Obrolan Pak Sus dengan Tan Joe Hok. Sangat Mencengangkan
*Obituari Tan Joe Hok*
@pmsusbandono
1 Juni 2025
Sejak kemarin, badan terasa _nggreges,_ tak salah kalau siang ini dipakai sekedarnya untuk _power nap_ (tidur ayam). Ketika terjaga, ada berita duka yang mengejutkan. Tan Joe Hok meninggal dunia, tadi pukul 10.52, di Rumah Sakit Medistra.
Meski “zaman _now_” tak banyak orang yang mengenal nama itu, bagi saya, Tan Joe Hok adalah legendaris yang melekat di kepala dan hati saya.
Bagaimana tidak?
Sejak usia 4-5 tahun, nama Joe Hok telah sering saya dengar dari berbagai siaran radio dan media massa. Dia adalah juara tunggal putra All England, pertama kali bagi Indonesia. Seorang putra bangsa (Indonesia) yang namanya terukir di piala kemenangan itu. Tan Joe Hok, kemudian, menjadi “pahlawan”, bagi bangsa Indonesia. Tan Joe Hok adalah bulutangkis dan bulutangkis adalah Tan Joe Hok.
Melompat ke sekian puluh tahun kemudian, saya kembali mendapatkan kesan yang mendalam terhadap tokoh ini.
Suatu siang, sekira 20 tahun lampau, di _lounge_ suatu bank, saya sedang duduk santai menunggu pelayanan dari petugas _customer service._ Seorang laki-laki setengah baya, duduk di sebelah, dan menegur saya. Wajah oriental, badan tegap dan langsing, rambut hitam dan lurus. Tinggi sekira 175 cm.
Meski wajahnya cukup familiar, saya tak berhasil mengingat siapa dia. Tapi obrolan berlangsung hangat dan seru.
Kami mendiskusikan hal-hal yang, saat itu, sedang _in_ di masyarakat. Nada suaranya tegas, penuh percaya diri, tapi tetap ramah.
Intinya, “bapak ini” mendorong saya (kita) untuk tetap optimis dengan negara kita, meski keadaan sedang tidak baik-baik saja.
“Di Indonesia, banyak orang pinter, tapi sedikit yang cinta kepada bangsa dan negara Indonesia”
Saya terhenyak mendengarnya. Sambil menyetujui ucapannya, tak tahan untuk segera memotong kalimatnya.

^^^^^^^^^^^^^^^^

◆ **PETUNJUK TUGAS**
Tulis ulang bagian obituari Tan Joe Hok dari "Bagaimana tidak?" sampai "sekira 175 cm.", lalu ganti "piala kemenangan" dengan "trofi kemenangan".

◆ **DATA UNTUK DIPERIKSA**
^^^^^^^^^^^^^^^^

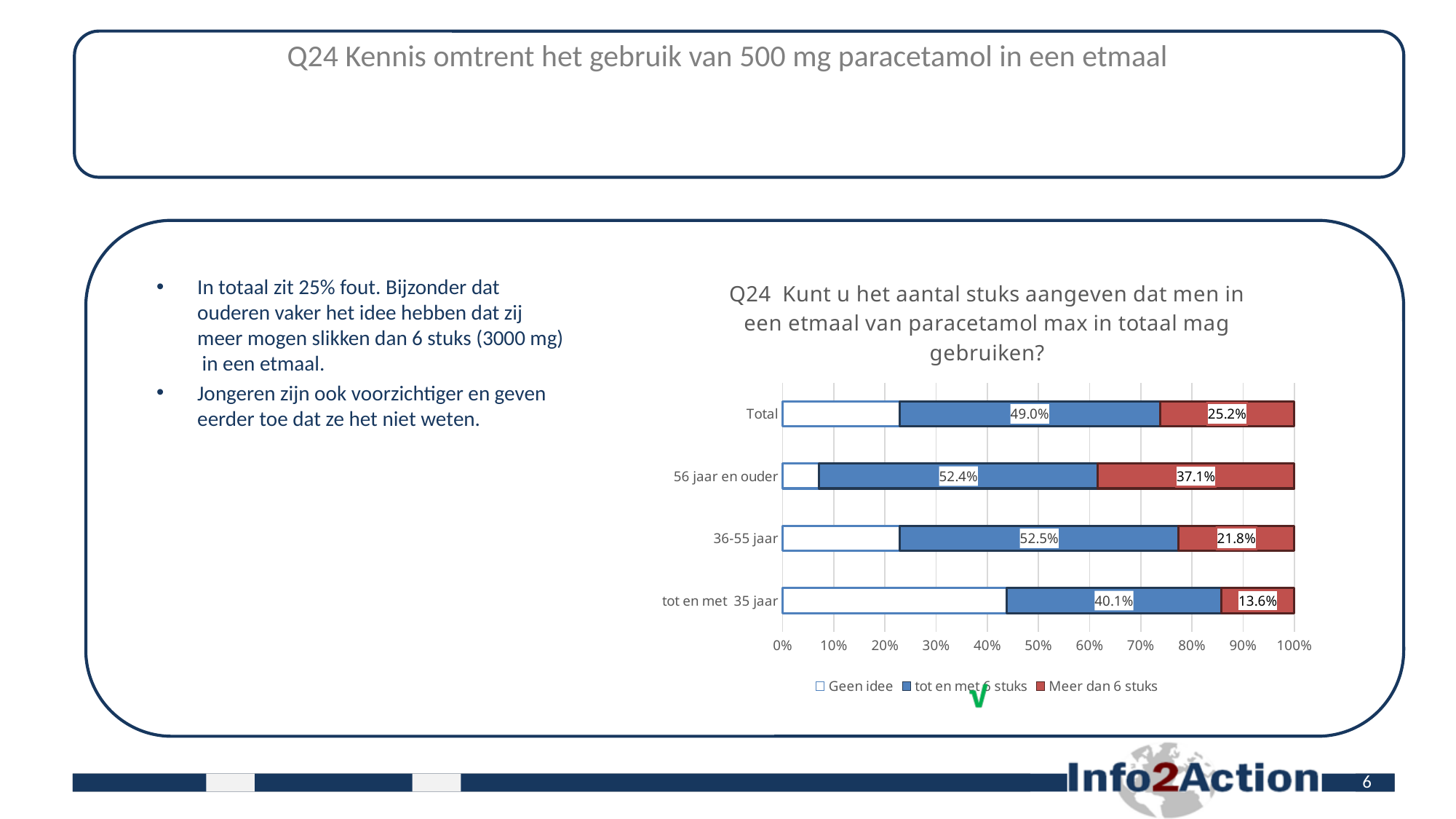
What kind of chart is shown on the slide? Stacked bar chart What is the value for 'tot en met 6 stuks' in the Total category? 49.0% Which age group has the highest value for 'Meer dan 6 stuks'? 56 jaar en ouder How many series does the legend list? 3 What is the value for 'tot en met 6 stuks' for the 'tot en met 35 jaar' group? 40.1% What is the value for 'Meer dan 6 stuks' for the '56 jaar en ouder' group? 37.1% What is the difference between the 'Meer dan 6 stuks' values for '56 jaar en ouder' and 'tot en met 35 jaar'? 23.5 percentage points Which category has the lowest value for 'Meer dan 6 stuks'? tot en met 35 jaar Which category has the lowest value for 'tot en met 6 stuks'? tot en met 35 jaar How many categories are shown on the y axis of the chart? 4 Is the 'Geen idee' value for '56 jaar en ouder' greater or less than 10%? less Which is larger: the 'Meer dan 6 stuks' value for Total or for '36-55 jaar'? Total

^^^^^^^^^^^^^^^^

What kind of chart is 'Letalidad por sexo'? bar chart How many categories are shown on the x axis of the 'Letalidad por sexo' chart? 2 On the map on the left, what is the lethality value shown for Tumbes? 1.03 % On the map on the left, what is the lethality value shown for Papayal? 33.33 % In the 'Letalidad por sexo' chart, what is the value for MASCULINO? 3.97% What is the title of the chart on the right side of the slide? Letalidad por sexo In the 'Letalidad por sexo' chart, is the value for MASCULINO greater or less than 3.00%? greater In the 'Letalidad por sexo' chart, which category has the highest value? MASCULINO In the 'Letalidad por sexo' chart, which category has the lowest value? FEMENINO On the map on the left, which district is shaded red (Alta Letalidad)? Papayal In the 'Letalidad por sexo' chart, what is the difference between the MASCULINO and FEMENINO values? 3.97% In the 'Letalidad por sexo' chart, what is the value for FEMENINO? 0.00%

^^^^^^^^^^^^^^^^

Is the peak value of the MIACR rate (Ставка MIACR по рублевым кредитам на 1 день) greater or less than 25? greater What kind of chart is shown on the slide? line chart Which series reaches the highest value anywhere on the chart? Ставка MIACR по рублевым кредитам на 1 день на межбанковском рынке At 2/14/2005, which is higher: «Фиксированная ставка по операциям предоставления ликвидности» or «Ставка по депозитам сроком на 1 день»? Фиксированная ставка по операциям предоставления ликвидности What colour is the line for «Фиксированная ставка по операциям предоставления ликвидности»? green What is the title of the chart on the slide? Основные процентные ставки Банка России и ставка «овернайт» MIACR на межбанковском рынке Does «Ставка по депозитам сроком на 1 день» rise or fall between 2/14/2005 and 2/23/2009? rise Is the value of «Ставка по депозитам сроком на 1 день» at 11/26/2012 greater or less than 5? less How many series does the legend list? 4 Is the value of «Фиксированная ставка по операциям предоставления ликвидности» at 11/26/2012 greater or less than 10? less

^^^^^^^^^^^^^^^^

◆ **KOTAK JAWABAN**
Bagaimana tidak?
Sejak usia 4-5 tahun, nama Joe Hok telah sering saya dengar dari berbagai siaran radio dan media massa. Dia adalah juara tunggal putra All England, pertama kali bagi Indonesia. Seorang putra bangsa (Indonesia) yang namanya terukir di trofi kemenangan itu. Tan Joe Hok, kemudian, menjadi “pahlawan”, bagi bangsa Indonesia. Tan Joe Hok adalah bulutangkis dan bulutangkis adalah Tan Joe Hok.
Melompat ke sekian puluh tahun kemudian, saya kembali mendapatkan kesan yang mendalam terhadap tokoh ini.
Suatu siang, sekira 20 tahun lampau, di _lounge_ suatu bank, saya sedang duduk santai menunggu pelayanan dari petugas _customer service._ Seorang laki-laki setengah baya, duduk di sebelah, dan menegur saya. Wajah oriental, badan tegap dan langsing, rambut hitam dan lurus. Tinggi sekira 175 cm.